Robert “Barney” McLean, a native of Hot Sulfur Springs, Colorado, was one of the first great competitive skiers in the country.
His first title came in 1933, when he won the Class C Western Jumping Championships at the age of sixteen, and the last came twenty-seven years later in Aspen when he won the Veteran Downhill title in 1960. Twice McLean was named to the U.S. Olympic team, and he captained the 1948 squad. He was selected for the F.I.S. team in 1939.
In 1942, he won the International Championship and Harriman Cup; the National Downhill, Slalom and combined Championship; the U.S. Eastern Amateur Championship and Diamond Sun Award; and the Alta Cup; and he was recognized as the top-ranked American skier. In 1948, McLean won the Swiss Championship, placed third in the Giant Slalom in Oslo and fourth in the Holmenkollen Combined, the downhill and slalom in Argentina, and the Kandahar of the Andes downhill in Chile.
In 1950, he was named coach of the U.S. Men’s F.I.S. team and also conducted training camps to prepare American Skiers for future Olympic and world championships.

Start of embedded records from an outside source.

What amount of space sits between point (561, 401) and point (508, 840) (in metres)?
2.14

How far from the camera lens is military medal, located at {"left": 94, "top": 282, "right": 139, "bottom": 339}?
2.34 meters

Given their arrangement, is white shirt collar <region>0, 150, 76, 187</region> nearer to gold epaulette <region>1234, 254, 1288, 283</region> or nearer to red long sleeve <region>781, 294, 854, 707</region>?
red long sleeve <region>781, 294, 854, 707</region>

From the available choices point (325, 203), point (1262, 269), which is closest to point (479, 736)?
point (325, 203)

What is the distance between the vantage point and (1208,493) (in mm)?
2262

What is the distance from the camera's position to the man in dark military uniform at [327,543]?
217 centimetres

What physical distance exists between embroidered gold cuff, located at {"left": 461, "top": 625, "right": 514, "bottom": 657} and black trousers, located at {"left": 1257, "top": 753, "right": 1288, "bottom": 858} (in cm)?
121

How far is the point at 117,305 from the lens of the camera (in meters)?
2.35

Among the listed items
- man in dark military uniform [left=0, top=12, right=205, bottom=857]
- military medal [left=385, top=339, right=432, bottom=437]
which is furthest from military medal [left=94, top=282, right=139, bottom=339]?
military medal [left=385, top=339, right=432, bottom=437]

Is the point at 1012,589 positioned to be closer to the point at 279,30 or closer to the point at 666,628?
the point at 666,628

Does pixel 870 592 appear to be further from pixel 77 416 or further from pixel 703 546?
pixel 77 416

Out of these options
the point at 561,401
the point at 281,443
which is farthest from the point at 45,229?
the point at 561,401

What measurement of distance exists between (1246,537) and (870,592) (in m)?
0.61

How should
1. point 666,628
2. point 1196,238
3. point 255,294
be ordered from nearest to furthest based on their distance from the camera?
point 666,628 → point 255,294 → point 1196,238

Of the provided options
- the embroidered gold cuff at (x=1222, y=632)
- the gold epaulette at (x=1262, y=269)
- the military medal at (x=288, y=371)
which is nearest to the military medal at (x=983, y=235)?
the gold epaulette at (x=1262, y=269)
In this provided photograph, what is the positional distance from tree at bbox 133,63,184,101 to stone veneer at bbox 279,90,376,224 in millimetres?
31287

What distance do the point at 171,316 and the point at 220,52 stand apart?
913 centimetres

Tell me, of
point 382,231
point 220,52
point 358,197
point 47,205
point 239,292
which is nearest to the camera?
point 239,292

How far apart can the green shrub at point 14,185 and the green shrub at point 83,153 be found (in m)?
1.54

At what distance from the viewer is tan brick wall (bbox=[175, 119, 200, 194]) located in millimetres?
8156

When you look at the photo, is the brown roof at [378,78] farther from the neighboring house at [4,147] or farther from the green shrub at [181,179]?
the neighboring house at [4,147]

He is a past winner of the Robert Russell Memorial Award as the outstanding amateur athlete in the Rocky Mountain Association of the AAU, the Halsted Memorial Trophy for his promotion of skiing, and the Bass Trophy for his contributions to skiing and sportsmanship. He was also nominated for the Sullivan Award, which goes to the country’s outstanding athlete selected by the AAU. The culmination of his career came in being named to the National Ski Hall of Fame in 1959. He was belatedly selected for the Colorado Sports Hall of Fame in 1975.